Work to be completed »
Copy the summary of the boron trifluoride sensor study word for word, keeping every line, bullet, and heading in its original order.

Source text »
------------

Purpose of the Study:

  • To develop and characterize a novel chemodosimetric sensor for toxic Boron Trifluoride (BF3).
  • To investigate the sensing mechanism and performance of the sensor.
  • To evaluate the sensor's potential for portable, naked-eye detection of BF3 gas.

Main Methods:

  • Synthesis and characterization of (E)-3-Phenyl-1-(2-(phenylethynyl) phenyl) prop-2-en-1-one as a chemodosimetric sensor.
  • Electronic spectral analysis to study the interaction with BF3.
  • NMR titration and ESI-MS techniques to elucidate the binding mechanism.
  • Fluorescence intensity measurements to quantify sensitivity and detection limits.

Main Results:

  • The sensor selectively detected BF3 gas, observable with the naked eye.
  • A significant 60-fold increase in fluorescence intensity was observed in under 2 minutes.
  • An extremely low detection limit of 6.36 × 10-10 M was achieved.
  • The binding mechanism was proposed based on spectroscopic and mass spectrometry data.

Conclusions:

  • The developed chemodosimetric sensor is highly effective for detecting toxic BF3 gas.
  • The sensor exhibits rapid response, exceptional sensitivity, and portability.
  • This technology holds promise for real-time monitoring and safety applications.

------------

Records provided »

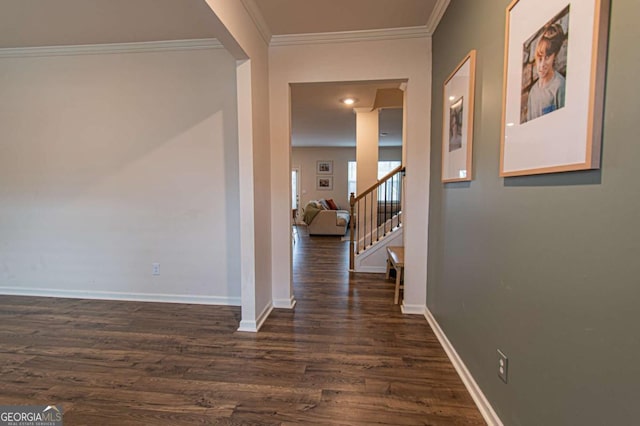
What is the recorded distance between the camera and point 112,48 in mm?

------------

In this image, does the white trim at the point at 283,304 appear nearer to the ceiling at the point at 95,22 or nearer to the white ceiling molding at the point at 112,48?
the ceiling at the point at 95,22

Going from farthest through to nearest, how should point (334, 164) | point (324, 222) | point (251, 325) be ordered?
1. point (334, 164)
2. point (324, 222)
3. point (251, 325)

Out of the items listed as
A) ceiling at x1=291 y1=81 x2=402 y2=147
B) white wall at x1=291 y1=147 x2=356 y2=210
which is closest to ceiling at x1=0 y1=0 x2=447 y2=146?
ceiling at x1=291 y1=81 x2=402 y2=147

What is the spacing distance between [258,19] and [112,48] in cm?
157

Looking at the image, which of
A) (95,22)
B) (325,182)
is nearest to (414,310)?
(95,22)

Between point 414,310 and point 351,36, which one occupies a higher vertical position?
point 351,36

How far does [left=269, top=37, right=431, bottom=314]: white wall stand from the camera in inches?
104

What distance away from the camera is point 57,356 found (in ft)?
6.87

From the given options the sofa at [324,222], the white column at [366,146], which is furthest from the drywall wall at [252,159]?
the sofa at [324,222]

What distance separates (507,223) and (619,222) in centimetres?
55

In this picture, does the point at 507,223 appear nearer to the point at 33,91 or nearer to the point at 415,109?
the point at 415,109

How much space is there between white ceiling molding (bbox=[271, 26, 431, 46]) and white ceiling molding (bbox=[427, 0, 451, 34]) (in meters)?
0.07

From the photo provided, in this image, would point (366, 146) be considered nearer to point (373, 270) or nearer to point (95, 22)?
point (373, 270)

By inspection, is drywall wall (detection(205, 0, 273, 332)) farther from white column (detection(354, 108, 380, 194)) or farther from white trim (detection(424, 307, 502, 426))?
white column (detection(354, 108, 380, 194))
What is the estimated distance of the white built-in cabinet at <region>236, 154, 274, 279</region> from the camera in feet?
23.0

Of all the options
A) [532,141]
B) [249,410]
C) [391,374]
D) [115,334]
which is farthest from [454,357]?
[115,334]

------------

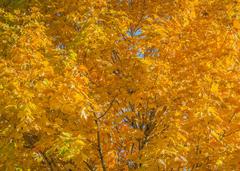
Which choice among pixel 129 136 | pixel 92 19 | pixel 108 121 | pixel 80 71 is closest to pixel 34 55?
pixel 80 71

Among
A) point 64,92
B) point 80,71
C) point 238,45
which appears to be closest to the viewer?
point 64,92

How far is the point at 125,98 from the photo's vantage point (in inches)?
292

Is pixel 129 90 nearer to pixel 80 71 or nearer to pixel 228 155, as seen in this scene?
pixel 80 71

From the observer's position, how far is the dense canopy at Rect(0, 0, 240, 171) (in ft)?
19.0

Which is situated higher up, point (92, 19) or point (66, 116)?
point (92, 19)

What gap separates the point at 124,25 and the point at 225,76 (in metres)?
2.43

------------

Response area »
Purpose of the Study:

  • To develop and characterize a novel chemodosimetric sensor for toxic Boron Trifluoride (BF3).
  • To investigate the sensing mechanism and performance of the sensor.
  • To evaluate the sensor's potential for portable, naked-eye detection of BF3 gas.

Main Methods:

  • Synthesis and characterization of (E)-3-Phenyl-1-(2-(phenylethynyl) phenyl) prop-2-en-1-one as a chemodosimetric sensor.
  • Electronic spectral analysis to study the interaction with BF3.
  • NMR titration and ESI-MS techniques to elucidate the binding mechanism.
  • Fluorescence intensity measurements to quantify sensitivity and detection limits.

Main Results:

  • The sensor selectively detected BF3 gas, observable with the naked eye.
  • A significant 60-fold increase in fluorescence intensity was observed in under 2 minutes.
  • An extremely low detection limit of 6.36 × 10-10 M was achieved.
  • The binding mechanism was proposed based on spectroscopic and mass spectrometry data.

Conclusions:

  • The developed chemodosimetric sensor is highly effective for detecting toxic BF3 gas.
  • The sensor exhibits rapid response, exceptional sensitivity, and portability.
  • This technology holds promise for real-time monitoring and safety applications.